Just because you don’t see a solution doesn’t mean there isn’t one. Having a game mode that creates a new version of this problem doesn’t fix the issue either. New players still need these cards for it, it doesn’t change anything. The problem is the devs aren’t trying to find these solutions, and dumped a considerable amount of resources into chasing a fad game mode, and will do the same thing somewhere down the road…like an addict chasing a fix.

It’s a bad business model, and it’s going to hurt the game and the customers.

See previous comment on the first part of the faulty assumptions here. Second, if they actually took the customers’ feedback into consideration, rather than chasing this fad, they might have actually developed something that would have been worthwhile and been attractive to new and existing customers, rather than some flash in the pan that will be a tiresome and boring as that tavern brawl that comes up that people hate playing.

That’s not that I said. Re-read the post. They aren’t working on it period, and according to them, have zero intention of doing so. Additionally, there aren’t a ton of teams doing stuff, they have a finite number of development resources to work on projects. Which means, they can only do a set number of expansions, projects like battlegrounds or dungeons, etc and that’s it. Which means something else lost out to battlegrounds and because of it, we won’t be getting something else in 2020 most likely because of it.

I get the impression you don’t have a lot of experience in business. Having a game mode that is nothing like your core product does not attract people to your product, anymore than offering gym memberships would encourage people to buy a mcdonald’s big mac. They are separate product offerings, and you pair it with something appropriate, like a drink or fries.

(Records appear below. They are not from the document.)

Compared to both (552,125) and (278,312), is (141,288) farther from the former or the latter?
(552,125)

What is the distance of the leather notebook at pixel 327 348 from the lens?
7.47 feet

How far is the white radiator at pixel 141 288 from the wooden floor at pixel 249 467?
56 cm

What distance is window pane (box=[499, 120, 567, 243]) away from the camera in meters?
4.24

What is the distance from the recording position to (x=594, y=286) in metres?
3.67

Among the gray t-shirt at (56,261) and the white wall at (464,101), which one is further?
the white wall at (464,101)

Then you basically offer people nothing, which is where we were before battlegrounds. What you follow up with is a lot of assumptions, which is the problem with the current “reason” for dropping it “what if.” It’s nice they dropped it without even showing us what was so horrible about it that they arbitrarily decided to can it without showing us what was soooo bad, they couldn’t give us a real reason why they’ll never come back to it. But it just doesn’t wash. It’s just more excuses, which with this team we need less of when it comes to not following through.

One can only hope. But at this point, they have just abandoned it completely, and haven’t even given us any indication they’re coming back to it.